A few studies and several case reports have demonstrated that ¹⁸F-FDG PET/CT imaging provides a measurement of inflamed tissues such as purulent pericarditis. Intense ¹⁸F-FDG PET/CT uptake has been described in tuberculous pericarditis on ¹⁸F-FDG PET/CT [11]. Dong et al. reported that ¹⁸F-FDG PET/CT in patients with purulent pericarditis had a greater intensity of uptake as compared with idiopathic pericarditis. In fact, in our patient’s ¹⁸F-FDG PET/CT the SUV max was very high [12]. Despite pseudonormalised inflammatory markers, the correct non-invasive imagines helped us in deciding the correct management and the correct follow-up.

Finally, constrictive physiology developed in our patient immediately after pericardiectomy with an urgent need for intravenous diuretics and anti-inflammatory drugs, but almost disappeared at follow-up. In fact, transient constrictive pericarditis is frequently described in the literature after cardiac surgery and is related to the presence of acute inflammation that provokes constrictive symptoms and resolves after standard treatment for acute pericarditis [13].

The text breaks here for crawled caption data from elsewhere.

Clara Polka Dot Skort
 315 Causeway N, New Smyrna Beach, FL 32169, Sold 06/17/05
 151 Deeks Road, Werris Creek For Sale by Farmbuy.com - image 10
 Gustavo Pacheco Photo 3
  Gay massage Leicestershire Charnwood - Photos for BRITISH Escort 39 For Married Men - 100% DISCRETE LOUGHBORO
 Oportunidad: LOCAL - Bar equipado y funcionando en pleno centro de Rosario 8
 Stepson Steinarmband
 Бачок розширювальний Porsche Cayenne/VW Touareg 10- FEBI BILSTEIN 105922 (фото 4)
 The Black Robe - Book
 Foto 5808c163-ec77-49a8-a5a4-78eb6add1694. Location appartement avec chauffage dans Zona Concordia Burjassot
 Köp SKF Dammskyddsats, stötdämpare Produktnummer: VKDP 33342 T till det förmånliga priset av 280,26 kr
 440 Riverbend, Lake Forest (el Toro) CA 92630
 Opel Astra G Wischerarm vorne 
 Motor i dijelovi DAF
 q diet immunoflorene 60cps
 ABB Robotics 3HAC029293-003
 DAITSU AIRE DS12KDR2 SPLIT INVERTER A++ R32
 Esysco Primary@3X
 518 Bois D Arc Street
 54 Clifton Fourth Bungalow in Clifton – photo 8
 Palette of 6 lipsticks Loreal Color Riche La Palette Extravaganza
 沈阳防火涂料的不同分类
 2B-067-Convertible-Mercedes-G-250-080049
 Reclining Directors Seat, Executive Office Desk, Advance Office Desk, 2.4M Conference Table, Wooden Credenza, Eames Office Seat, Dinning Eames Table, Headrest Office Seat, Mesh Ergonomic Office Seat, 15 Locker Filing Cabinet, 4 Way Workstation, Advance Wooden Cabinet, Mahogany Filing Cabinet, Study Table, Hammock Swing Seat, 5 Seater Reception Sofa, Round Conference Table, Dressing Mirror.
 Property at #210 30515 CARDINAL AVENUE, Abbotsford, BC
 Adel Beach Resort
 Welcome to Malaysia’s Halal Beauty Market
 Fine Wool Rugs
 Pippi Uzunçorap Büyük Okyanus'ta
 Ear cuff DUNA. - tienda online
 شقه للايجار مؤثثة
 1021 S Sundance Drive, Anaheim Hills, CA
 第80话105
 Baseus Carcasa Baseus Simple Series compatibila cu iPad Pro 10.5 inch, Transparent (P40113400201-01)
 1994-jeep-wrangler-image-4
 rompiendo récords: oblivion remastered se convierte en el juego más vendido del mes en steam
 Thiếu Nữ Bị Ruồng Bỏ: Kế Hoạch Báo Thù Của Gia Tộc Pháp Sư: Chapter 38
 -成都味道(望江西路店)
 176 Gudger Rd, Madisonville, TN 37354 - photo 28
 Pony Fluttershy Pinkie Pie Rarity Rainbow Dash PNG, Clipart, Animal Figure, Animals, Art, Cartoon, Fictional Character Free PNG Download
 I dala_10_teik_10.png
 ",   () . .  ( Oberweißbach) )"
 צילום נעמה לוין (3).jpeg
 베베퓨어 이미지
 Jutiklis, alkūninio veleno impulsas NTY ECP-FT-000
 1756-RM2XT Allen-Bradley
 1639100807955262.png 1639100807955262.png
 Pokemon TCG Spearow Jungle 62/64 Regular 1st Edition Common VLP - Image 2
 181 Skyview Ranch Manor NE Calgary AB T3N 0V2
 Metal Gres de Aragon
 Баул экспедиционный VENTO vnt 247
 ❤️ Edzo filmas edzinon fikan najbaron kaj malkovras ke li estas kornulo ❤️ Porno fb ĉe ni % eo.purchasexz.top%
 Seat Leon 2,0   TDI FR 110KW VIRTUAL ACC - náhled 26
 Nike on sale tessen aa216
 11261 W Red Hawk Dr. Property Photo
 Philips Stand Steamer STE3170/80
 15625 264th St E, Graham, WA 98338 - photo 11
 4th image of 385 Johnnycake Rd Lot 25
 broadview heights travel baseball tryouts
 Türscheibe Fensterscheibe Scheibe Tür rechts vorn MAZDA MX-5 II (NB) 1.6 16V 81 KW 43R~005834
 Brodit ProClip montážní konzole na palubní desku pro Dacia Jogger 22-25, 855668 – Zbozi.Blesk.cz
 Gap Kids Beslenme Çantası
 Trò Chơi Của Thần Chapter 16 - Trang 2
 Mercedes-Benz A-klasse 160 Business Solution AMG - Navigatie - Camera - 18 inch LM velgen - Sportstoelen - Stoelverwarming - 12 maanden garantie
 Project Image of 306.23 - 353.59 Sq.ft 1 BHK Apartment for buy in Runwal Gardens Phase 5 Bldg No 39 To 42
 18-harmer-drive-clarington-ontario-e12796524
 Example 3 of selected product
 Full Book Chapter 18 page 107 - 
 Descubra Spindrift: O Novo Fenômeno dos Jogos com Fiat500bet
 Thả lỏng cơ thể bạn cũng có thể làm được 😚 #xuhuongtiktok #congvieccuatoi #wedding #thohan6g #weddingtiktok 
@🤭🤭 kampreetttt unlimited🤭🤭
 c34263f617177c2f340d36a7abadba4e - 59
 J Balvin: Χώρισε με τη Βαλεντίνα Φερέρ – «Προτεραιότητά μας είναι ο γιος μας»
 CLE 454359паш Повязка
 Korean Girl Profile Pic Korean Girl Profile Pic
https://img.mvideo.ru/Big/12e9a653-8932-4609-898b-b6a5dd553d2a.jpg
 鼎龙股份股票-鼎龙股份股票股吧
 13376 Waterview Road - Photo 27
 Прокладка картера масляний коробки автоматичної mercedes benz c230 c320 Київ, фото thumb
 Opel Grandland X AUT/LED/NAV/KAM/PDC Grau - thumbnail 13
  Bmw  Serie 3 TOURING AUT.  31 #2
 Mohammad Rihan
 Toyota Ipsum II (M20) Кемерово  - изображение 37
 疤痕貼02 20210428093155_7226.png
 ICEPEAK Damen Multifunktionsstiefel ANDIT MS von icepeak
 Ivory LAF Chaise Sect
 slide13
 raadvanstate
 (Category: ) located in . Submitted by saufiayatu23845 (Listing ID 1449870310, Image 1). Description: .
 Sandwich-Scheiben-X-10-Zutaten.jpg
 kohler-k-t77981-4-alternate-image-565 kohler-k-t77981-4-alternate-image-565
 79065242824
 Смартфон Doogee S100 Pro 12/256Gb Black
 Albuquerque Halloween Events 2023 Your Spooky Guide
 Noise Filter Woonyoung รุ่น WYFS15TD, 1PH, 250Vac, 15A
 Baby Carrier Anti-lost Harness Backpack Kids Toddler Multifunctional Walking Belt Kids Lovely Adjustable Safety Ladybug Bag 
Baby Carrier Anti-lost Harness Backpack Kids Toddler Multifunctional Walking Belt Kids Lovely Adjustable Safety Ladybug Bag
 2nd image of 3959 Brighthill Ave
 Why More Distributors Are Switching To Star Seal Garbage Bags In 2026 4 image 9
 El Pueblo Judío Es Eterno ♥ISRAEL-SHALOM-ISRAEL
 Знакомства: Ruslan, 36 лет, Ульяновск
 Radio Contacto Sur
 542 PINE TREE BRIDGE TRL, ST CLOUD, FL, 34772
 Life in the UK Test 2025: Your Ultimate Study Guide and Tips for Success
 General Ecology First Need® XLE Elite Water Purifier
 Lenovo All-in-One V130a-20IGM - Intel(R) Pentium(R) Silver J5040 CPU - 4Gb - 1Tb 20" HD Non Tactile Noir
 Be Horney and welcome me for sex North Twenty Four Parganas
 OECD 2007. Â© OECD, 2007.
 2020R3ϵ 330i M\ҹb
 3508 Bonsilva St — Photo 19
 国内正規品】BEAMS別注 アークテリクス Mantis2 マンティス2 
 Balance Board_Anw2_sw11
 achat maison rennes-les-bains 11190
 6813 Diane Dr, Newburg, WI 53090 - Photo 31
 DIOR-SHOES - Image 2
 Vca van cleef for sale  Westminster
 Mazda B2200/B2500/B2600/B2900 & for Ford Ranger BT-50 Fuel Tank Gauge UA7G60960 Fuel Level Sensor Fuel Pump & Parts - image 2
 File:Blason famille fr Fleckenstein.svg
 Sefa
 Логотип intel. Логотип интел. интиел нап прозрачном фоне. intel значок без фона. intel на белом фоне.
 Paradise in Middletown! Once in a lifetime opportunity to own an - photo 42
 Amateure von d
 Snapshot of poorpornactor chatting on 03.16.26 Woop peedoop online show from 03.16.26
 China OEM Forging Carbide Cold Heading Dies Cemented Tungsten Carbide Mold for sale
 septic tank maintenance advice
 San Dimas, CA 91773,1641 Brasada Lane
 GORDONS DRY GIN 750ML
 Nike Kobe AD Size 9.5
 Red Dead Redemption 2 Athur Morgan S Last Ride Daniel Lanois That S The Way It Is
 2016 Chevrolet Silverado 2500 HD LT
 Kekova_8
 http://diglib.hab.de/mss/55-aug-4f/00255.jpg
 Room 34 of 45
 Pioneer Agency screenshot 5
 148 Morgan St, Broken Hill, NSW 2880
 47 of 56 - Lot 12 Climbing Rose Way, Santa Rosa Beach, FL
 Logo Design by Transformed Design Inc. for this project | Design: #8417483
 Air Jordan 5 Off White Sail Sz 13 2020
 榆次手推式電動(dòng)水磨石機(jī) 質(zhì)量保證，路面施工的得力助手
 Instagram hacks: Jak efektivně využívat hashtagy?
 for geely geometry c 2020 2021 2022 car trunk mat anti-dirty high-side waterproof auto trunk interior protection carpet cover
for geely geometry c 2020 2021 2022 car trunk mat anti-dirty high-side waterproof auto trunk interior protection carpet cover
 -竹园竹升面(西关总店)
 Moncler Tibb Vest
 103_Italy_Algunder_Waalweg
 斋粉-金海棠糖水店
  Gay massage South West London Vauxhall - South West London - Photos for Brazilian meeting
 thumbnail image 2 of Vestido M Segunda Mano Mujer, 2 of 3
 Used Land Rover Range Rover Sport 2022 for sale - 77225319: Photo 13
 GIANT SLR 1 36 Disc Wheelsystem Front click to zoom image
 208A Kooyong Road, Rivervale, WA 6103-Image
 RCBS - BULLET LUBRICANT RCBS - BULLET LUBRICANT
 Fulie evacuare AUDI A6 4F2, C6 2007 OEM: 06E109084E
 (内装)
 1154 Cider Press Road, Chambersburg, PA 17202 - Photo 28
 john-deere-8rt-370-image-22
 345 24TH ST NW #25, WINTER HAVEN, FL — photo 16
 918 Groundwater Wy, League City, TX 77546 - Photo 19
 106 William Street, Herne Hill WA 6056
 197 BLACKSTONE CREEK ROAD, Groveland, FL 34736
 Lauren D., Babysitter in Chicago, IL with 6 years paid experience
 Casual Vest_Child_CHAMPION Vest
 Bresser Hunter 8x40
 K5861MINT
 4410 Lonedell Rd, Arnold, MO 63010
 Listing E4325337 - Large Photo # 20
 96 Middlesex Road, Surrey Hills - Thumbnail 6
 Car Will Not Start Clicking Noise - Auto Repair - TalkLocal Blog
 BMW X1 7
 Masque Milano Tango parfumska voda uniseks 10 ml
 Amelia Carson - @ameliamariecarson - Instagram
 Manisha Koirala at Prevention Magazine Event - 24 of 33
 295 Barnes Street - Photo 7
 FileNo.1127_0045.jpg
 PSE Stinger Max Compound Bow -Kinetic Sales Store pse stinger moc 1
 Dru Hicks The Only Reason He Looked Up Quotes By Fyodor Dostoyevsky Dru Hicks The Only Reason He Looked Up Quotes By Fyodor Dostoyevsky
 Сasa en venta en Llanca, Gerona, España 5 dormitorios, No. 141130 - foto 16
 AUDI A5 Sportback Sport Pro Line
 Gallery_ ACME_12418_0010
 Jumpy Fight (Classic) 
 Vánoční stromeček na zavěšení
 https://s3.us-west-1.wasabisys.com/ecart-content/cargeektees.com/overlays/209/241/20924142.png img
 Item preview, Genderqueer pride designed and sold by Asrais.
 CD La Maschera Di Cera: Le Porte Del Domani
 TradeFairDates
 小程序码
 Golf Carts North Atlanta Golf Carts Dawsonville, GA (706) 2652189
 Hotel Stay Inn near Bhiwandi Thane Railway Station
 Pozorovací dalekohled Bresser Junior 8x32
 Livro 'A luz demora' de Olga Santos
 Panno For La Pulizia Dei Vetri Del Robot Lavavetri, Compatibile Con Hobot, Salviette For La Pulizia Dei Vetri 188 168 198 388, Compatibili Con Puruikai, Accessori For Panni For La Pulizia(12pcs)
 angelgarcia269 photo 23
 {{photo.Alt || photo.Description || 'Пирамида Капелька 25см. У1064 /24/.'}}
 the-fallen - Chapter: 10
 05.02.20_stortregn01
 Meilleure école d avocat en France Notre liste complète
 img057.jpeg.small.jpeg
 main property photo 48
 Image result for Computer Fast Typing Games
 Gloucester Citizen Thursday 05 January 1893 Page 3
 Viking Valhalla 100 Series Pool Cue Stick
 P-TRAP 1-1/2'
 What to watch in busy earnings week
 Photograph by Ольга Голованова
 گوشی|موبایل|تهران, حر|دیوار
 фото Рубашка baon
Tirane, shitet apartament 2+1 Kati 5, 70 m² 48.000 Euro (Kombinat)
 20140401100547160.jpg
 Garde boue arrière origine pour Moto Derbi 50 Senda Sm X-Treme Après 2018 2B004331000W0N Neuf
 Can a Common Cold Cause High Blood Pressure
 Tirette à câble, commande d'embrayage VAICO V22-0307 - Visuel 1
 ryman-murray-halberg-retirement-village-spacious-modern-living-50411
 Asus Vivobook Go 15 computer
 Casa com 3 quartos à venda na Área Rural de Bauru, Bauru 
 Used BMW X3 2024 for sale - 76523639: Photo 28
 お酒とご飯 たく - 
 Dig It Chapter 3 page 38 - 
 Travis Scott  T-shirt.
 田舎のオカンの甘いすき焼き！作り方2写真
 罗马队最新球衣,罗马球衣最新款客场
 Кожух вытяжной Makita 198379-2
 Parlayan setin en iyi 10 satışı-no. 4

In conclusion, this case report highlights the importance of the correct microbiological diagnosis in order to best guide antimicrobial therapy and the central role of imaging-guided treatment of purulent pericardial diseases. We also reported the existence of a transient form of constrictive pericarditis, often seen after thoracic surgery, which usually resolves with anti-inflammatory drugs.